By James Dail (CMC ’20)
On October 3rd, the Supreme Court heard oral arguments in the case Gill v. Whitford. At stake is whether Wisconsin state legislators acted unconstitutionally by apportioning legislative districts to favor Republicans, thus diluting the effectiveness of votes for Democrats. If the Court rules that the legislators did act unconstitutionally, the implications for the U.S. political system cannot be overstated: legislative district boundaries across the country would be completely redrawn, changing the balance of voters in each district. This will transform the makeup of both Congress and the state legislatures, and political compromises between Republicans and Democrats will be far more likely.
Gerrymandering is the process in which Congress redraws legislative house districts in order to be beneficial to the party currently in power. Suppose, for simplicity’s sake, that a state has 5,000 Republicans and 5,000 Democrats, and that five-congressional district need to be created. A Democratic majority on a state legislature could compose the districts so that four have 1,250 democrats and 750 republicans, while the fifth is composed solely of Republicans. Even though there are equal numbers of Democrats and Republicans in the district, the Democrats would have four seats in the House, while the Republicans would only have one.
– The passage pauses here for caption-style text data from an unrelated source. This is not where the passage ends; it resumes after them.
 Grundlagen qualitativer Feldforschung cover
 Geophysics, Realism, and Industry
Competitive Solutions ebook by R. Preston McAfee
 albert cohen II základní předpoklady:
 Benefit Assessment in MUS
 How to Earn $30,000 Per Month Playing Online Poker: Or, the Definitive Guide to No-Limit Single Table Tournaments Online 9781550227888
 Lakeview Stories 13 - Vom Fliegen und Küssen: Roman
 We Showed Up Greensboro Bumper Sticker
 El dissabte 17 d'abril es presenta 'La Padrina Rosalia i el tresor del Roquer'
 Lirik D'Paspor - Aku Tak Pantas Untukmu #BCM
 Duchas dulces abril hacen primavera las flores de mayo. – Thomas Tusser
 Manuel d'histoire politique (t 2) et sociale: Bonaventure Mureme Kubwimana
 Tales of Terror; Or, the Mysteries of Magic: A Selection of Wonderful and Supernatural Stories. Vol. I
This hypothetical example illustrates the underlying reality that the state legislatures have been apportioning legislative districts to tip the scales in their party’s favor. Even though partisan gerrymandering has been a common practice throughout U.S. history, it has grown into a pressing problem in recent years. Computers can analyze voter registration data and generate algorithms that allow districts to be redrawn with striking precision. This is problematic not only because gerrymandering limits the representation of the minority political party, but because excessive partisan gerrymandering leads to political polarization. If a Republican candidate is guaranteed to win against their Democratic opponent in a general election race, then their only challenge would be in the primary race. They would have no incentive to take a centric position on an issue in order to make him appear more favorable in a general election campaign. They would have every incentive to move their political positions as far to the right as they possibly could. This partisan extremism occurs on both sides of the aisle, and puts to death any hope of political compromise.
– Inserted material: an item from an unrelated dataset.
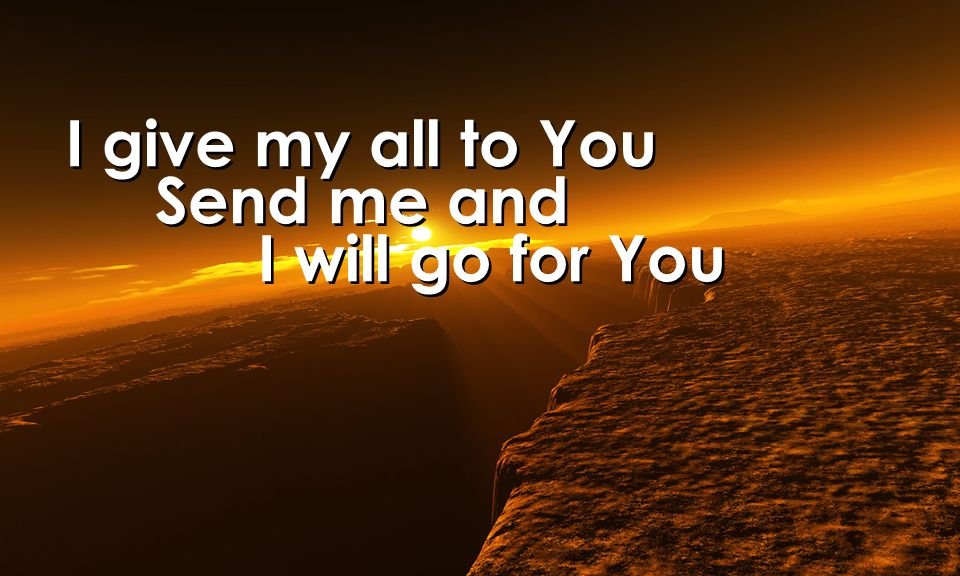 I give my all to You Send me and I will go for You I give my all to You Send me and I will go for You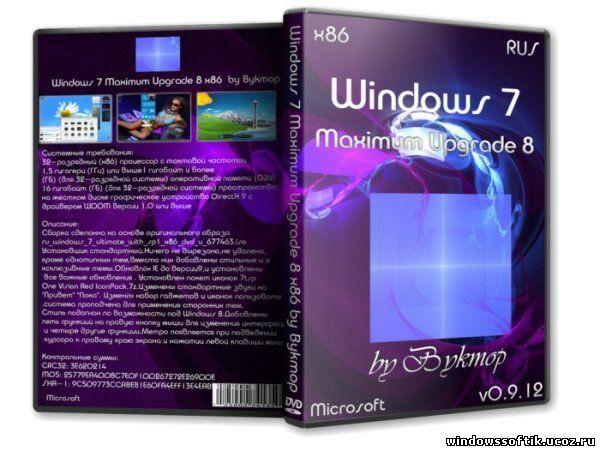 Windows 7 Maximum Upgrade 8 x86 by Bukmop v0.9.12 (RUS/2012)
If the oral arguments give any indication, it appears that Justice Anthony Kennedy will likely have the deciding vote in the case. The originalist-minded Justices seemed universally opposed to coming up with a new method for the apportionment of legislative districts. Chief Justice John Roberts was concerned about the politicization of the Court, saying that “[politicization] is going to cause very serious harm to the status and the integrity of the decisions of this court in the eyes of the country.” The four liberal-minded Justices expressed concern that gerrymandering encourages some to not exercise their right to vote, with Justice Ginsburg saying that “if you can stack a legislature in this way, what incentive is there for a voter to exercise his vote?” When a similar case, Vieth v. Jubelirer, was brought before the Court in 2004, Justice Kennedy wrote in a concurring opinion that he could not support putting an end to gerrymandering without a surefire method to determine where abuse had occurred. The Supreme Court has previously struck down gerrymandering cases on the basis that they discriminated against race and surprised minority representation, such as in the recently decided Cooper v. Harris. However, the Supreme Court has never declared that gerrymandering on the basis of political partisanship could be discriminatory.
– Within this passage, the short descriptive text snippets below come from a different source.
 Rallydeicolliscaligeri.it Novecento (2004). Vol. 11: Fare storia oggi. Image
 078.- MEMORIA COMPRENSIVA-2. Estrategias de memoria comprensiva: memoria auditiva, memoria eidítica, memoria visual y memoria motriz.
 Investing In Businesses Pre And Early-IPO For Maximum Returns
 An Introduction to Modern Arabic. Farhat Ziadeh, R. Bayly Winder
The is good reason to believe that Gill v. Whitford will turn out differently than Vieth v. Jubelirer. Whereas then there was no clear way to determine if a legislature had acted unconstitutionally, the excesses of state legislatures have only grown worse since then, and new remedies, such as bipartisan redistricting commissions, have been proposed. With this in mind, the Supreme Court is likely to rely on the precedent set forth in Cooper v. Harris and rule that partisan gerrymandering is similarly exclusionary.